-- START OF Extracted records --

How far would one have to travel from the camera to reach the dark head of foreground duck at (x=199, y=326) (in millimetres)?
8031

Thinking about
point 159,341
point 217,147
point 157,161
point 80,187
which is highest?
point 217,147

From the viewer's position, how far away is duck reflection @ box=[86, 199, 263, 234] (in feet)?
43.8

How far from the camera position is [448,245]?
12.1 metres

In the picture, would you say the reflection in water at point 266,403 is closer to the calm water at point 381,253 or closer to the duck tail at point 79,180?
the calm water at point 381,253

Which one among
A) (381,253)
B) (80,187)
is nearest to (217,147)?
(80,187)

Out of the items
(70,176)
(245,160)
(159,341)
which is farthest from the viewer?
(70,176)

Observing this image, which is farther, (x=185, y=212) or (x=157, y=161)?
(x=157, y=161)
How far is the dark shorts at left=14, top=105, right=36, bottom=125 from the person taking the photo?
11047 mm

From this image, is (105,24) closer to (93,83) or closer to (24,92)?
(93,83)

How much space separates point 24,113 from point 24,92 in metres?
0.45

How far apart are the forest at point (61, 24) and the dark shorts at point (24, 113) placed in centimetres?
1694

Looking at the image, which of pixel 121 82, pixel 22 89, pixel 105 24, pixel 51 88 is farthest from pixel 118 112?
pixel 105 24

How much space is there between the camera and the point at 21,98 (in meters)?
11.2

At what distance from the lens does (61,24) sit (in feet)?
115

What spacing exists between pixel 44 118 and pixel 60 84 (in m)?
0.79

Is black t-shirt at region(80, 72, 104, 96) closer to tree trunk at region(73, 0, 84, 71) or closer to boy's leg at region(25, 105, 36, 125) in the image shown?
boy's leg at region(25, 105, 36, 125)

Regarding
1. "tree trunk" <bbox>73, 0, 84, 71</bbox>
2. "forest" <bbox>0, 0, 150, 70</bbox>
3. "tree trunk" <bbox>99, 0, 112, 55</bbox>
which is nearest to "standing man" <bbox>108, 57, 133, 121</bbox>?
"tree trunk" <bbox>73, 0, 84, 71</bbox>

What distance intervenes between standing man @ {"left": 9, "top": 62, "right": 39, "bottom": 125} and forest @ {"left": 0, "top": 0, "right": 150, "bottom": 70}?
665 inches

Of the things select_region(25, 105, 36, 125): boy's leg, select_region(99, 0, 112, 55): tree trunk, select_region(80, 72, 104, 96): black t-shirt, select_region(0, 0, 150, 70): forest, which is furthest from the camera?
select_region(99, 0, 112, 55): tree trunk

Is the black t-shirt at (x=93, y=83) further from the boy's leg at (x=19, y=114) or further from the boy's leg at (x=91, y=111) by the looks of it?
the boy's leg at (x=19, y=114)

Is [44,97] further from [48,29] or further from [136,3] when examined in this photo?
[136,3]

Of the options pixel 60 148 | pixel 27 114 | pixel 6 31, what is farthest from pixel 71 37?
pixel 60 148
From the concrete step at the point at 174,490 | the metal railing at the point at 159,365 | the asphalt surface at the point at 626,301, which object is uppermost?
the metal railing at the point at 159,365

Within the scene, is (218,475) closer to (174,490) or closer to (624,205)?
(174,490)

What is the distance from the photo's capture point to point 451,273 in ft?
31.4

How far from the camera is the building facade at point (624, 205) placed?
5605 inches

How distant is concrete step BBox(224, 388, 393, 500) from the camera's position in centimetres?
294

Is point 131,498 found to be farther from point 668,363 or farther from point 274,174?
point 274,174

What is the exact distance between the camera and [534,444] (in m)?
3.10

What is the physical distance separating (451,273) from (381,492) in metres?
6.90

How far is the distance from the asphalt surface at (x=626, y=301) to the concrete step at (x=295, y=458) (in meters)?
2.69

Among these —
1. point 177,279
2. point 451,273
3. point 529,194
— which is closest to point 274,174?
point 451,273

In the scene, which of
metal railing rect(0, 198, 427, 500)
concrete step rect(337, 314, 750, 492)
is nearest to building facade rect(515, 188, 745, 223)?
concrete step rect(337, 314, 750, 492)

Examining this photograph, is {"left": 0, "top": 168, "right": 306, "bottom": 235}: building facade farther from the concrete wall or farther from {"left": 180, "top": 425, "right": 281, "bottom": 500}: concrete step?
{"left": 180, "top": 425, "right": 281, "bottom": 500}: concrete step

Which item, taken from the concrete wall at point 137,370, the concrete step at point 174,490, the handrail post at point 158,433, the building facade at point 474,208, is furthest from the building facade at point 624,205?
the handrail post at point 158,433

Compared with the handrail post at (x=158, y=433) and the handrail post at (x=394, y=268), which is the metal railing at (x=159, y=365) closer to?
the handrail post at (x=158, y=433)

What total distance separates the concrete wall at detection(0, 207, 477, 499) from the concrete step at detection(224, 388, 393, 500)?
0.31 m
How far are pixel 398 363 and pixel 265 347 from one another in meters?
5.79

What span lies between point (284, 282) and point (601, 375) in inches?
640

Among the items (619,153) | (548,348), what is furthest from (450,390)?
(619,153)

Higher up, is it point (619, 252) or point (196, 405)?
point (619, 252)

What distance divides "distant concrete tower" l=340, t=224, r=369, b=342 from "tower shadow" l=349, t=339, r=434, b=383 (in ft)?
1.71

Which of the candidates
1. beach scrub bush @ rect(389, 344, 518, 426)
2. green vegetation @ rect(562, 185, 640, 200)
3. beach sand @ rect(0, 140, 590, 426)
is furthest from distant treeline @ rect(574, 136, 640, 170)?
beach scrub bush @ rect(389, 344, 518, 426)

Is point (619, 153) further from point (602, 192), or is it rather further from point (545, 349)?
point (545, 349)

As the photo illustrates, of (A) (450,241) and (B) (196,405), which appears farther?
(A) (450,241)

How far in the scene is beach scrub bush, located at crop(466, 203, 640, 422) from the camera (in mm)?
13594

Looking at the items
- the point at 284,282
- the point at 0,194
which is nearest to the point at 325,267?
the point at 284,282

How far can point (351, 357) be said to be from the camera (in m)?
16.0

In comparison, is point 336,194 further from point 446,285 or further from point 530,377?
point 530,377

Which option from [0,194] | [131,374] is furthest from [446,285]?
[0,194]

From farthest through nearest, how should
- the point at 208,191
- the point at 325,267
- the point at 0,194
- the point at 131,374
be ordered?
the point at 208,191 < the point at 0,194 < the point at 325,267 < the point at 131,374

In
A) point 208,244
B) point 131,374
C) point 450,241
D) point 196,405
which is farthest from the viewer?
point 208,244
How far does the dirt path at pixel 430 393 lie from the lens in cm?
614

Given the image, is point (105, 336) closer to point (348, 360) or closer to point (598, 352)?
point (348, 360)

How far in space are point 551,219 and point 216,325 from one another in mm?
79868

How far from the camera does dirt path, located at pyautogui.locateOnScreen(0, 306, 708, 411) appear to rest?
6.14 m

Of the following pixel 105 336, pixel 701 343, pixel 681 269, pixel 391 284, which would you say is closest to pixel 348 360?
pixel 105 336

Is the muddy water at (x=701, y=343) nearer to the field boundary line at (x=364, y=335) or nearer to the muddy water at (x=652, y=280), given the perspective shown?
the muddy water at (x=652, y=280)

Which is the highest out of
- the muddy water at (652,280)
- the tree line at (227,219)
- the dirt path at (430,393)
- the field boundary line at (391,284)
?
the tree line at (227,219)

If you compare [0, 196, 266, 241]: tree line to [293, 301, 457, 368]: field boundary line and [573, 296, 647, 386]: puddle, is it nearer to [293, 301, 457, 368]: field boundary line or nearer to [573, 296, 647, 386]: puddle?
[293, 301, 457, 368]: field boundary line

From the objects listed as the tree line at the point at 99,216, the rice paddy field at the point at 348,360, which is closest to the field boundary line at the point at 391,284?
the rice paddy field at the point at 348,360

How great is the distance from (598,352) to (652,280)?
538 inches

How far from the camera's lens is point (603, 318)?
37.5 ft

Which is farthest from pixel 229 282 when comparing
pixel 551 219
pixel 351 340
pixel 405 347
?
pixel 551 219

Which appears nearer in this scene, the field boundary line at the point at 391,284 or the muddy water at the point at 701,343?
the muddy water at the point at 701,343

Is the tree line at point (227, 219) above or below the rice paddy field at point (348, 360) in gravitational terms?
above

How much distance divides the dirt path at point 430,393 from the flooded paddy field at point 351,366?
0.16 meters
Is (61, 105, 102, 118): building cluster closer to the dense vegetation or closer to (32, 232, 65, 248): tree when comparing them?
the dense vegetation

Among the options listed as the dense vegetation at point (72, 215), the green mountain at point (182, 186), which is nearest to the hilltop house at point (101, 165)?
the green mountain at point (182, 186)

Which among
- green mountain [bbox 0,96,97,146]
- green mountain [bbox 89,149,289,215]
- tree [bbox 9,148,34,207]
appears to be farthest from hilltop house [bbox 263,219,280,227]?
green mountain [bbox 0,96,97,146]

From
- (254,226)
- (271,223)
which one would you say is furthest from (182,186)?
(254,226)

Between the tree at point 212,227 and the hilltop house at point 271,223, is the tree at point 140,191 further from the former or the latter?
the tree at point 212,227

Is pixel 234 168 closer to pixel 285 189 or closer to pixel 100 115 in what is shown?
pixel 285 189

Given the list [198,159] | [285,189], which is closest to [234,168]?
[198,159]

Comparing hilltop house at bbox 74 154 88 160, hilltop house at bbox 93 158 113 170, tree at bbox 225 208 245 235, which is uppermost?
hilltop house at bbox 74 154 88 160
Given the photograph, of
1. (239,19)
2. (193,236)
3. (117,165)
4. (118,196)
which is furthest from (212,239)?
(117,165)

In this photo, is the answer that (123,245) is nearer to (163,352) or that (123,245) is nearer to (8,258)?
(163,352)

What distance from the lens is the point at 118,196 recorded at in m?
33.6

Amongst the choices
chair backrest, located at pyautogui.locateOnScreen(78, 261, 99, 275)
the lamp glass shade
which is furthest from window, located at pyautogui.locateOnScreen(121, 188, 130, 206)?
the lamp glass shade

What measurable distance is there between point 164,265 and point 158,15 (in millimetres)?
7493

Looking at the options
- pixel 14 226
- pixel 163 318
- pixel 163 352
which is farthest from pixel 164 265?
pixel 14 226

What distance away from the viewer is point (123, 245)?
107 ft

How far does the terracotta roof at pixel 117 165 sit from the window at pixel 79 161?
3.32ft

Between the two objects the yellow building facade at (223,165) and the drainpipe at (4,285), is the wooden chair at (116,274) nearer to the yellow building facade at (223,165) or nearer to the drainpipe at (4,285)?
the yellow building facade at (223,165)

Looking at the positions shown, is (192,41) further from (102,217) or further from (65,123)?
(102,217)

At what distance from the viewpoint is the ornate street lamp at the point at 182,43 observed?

-- END OF Extracted records --

● **Set exercise**: Reproduce the lines of the entries above exactly, but only from the line containing "Between the tree" through the final line.

● **Exercise output**:
Between the tree at point 212,227 and the hilltop house at point 271,223, is the tree at point 140,191 further from the former or the latter?
the tree at point 212,227

Is pixel 234 168 closer to pixel 285 189 or closer to pixel 100 115 in what is shown?
pixel 285 189

Given the list [198,159] | [285,189], which is closest to [234,168]?
[198,159]

Comparing hilltop house at bbox 74 154 88 160, hilltop house at bbox 93 158 113 170, tree at bbox 225 208 245 235, which is uppermost?
hilltop house at bbox 74 154 88 160
Given the photograph, of
1. (239,19)
2. (193,236)
3. (117,165)
4. (118,196)
which is furthest from (212,239)?
(117,165)

In this photo, is the answer that (123,245) is nearer to (163,352) or that (123,245) is nearer to (8,258)?
(163,352)

What distance from the lens is the point at 118,196 recorded at in m?
33.6

Amongst the choices
chair backrest, located at pyautogui.locateOnScreen(78, 261, 99, 275)
the lamp glass shade
which is furthest from window, located at pyautogui.locateOnScreen(121, 188, 130, 206)?
the lamp glass shade

What measurable distance is there between point 164,265 and point 158,15 (in millimetres)?
7493

Looking at the options
- pixel 14 226
- pixel 163 318
- pixel 163 352
which is farthest from pixel 164 265?
pixel 14 226

What distance away from the viewer is point (123, 245)?
107 ft

How far does the terracotta roof at pixel 117 165 sit from the window at pixel 79 161?
3.32ft

Between the two objects the yellow building facade at (223,165) and the drainpipe at (4,285), is the wooden chair at (116,274) nearer to the yellow building facade at (223,165) or nearer to the drainpipe at (4,285)?
the yellow building facade at (223,165)

Looking at the positions shown, is (192,41) further from (102,217) or further from (65,123)?
(102,217)

At what distance from the viewpoint is the ornate street lamp at the point at 182,43 observed?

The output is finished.